On the way back, Tommy and Kathy nag Ruth, asking her why she never even tried to become an office worker, as she had once dreamed. Ruth is agitated by this and eventually changes the subject. She earnestly apologizes to Kathy for the way she handled Kathy’s confidences about her sexual urges––in fact, Kathy’s urges were completely normal, but Ruth pretended they were strange to make her friend feel bad. She also apologizes for keeping Kathy and Tommy apart when they were clearly meant to be together.
Ruth wants Tommy and Kathy to apply for deferrals so they can have a few years together, and she has procured Madame’s address to help them do this. Kathy believes the idea is silly and that it is too late, but Tommy seems to like it. Ruth also advises Kathy to become Tommy’s carer, which Kathy is eventually able to do a year later after Ruth dies.
She enjoys caring for Tommy, and they quickly begin a sexual relationship. However, Kathy cannot get past the nagging sadness that they did not have more time together when Tommy was at the peak of health. She learns that Tommy has been continuing with his drawings and still hopes to apply for a deferral. Kathy is dubious that the plan will work but she agrees to try it.
Analysis
As Never Let Me Go reaches its denouement, Ishiguro’s tone becomes noticeably more elegiac. Kathy begins to put aside the trivial concerns of her childhood and adolescence and focus on the donations looming ahead of her and Tommy. Accordingly, she focuses much more on the near present in these chapters than she does on her memories, and the narrative develops a cohesion and linearity that it lacks in the first two parts, which are highly digressive and discursive.

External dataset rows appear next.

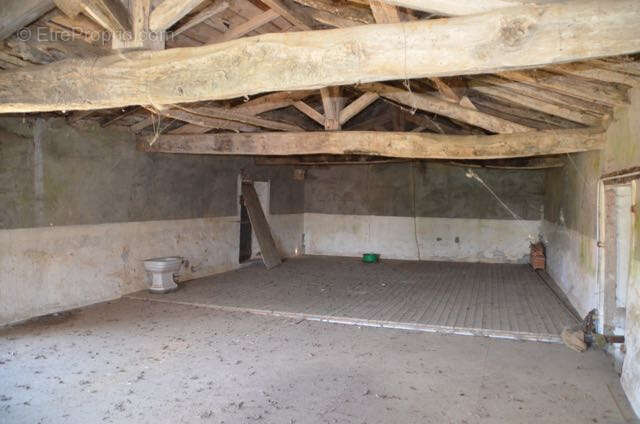 Maison à SAINTE-HERMINE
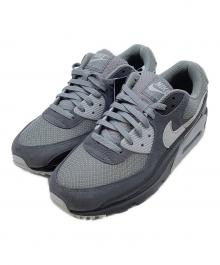 NIKE（ナイキ）の古着「スニーカー」｜グレー×ブラック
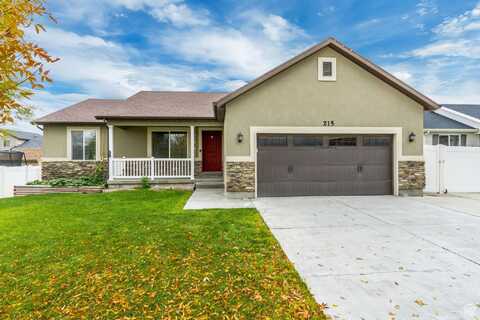 215 RANCH E, Grantsville, UT 84029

Kathy’s focus in these chapters shifts rather abruptly from Ruth to Tommy; we see Ruth struggling to survive after her second donation, and then in the following chapter, it is one year later and Kathy is Tommy’s carer. There is little emotional resolution offered to the Ruth plotline; it drops off abruptly almost in media res.
Although Ruth’s fate is discussed later in the novel, Ishiguro withholds this information to narrow the novel’s emotional focus on Ruth and Tommy’s tragedy. To lose Ruth would distract from and complicate the heart-rending scenes after Tommy and Kathy find out they will not be able to defer.
The abandoned boat that the trio visits is an important symbol of their shared past. Like Hailsham, a boat offers a small, isolated place of refuge in the ocean, where people would otherwise be lost to cold, ruthless nature. And like a boat, Hailsham is also subject to forces much larger than itself––just as a boat can easily be wrecked in a storm, so too can Hailsham easily lose funding and close at the turn of public opinion.
Abandoned and decaying, the boat foreshadows the intense grief and loss that will come in the final chapters. Although Hailsham has been repurposed rather than actually abandoned, Tommy admits that since it has closed, he visualizes Hailsham as empty and surrounded by marshlands, not unlike the boat. Importantly, Tommy, Ruth, and Kathy are only able to seriously discuss their role as donors after confronting this symbol of their shared past. This suggests that the past might prevent people from seeing the present clearly, a thematic idea that also lends insight into Kathy’s narrative, which relies heavily on memory.